TEXT SHOWN
Cues that normally trigger habitual action can also be removed for reasons other than crew actions. For example, Nowinski et al. (2003) found that landing without a clearance at a controlled airport was one of the prospective memory errors most frequently reported by airline pilots. Normally crews are instructed to switch radio frequencies and contact tower immediately by approach control, and crews apparently come to rely on this prompt. However, approach controllers on occasion tell crews to delay switching to tower frequency until reaching a specified distance from the airport. Nowinski et al. (2003) found that 12 of the 13 reports citing an incident of landing without clearance occurred under these circumstances in which the normal prompt to change frequency immediately did not occur.

Interleaving tasks


Our model predicts that any prospective memory situation in which the ongoing task does not direct attention to cues strongly associated with the intention is vulnerable to error. Interleaving two or more attention-demanding tasks is an important example of this situation. Pilots are required to monitor the state and path of the aircraft and the actions of the other pilot while performing other tasks, and monitoring is considered an essential defense against threats to safety and crew errors (Sumwalt, Thomas, & Dismukes, 2002, 2003).

Although task switching has been studied extensively in fundamental research on attention mechanisms (Pashler & Johnston, 1998), much less research has been conducted to determine the cognitive mechanisms involved when individuals attempt to interleave tasks in real-world situations. In contrast to typical laboratory paradigms for studying attention mechanisms, many real-world situations do not provide strong environmental cues for both tasks being interleaved, and switching between tasks occurs relatively slowly—typically on the order of minutes. In these situations individuals cannot maintain the intention to check the status of other tasks continuously in focal attention, and thus must somehow retrieve that intention to interrupt the ongoing task periodically. Pilots report becoming preoccupied with one attention-demanding task, such as re-programming the flight management computer, and forgetting to check the status of another task, such as monitoring the progress of the taxi by the captain (Dismukes, Young, & Sumwalt, 1998; Loukopoulos et al., 2003).

WHAT IS EXPECTED
Return, word for word, the stretch of the passage on pilots' prospective memory errors from "Interleaving tasks" through "Dismukes, 2002, 2003).".

SOURCE EXCERPT
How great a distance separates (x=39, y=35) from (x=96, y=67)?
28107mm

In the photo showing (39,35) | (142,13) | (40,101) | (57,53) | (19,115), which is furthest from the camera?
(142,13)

RESULT FOR THIS TASK
Interleaving tasks


Our model predicts that any prospective memory situation in which the ongoing task does not direct attention to cues strongly associated with the intention is vulnerable to error. Interleaving two or more attention-demanding tasks is an important example of this situation. Pilots are required to monitor the state and path of the aircraft and the actions of the other pilot while performing other tasks, and monitoring is considered an essential defense against threats to safety and crew errors (Sumwalt, Thomas, & Dismukes, 2002, 2003).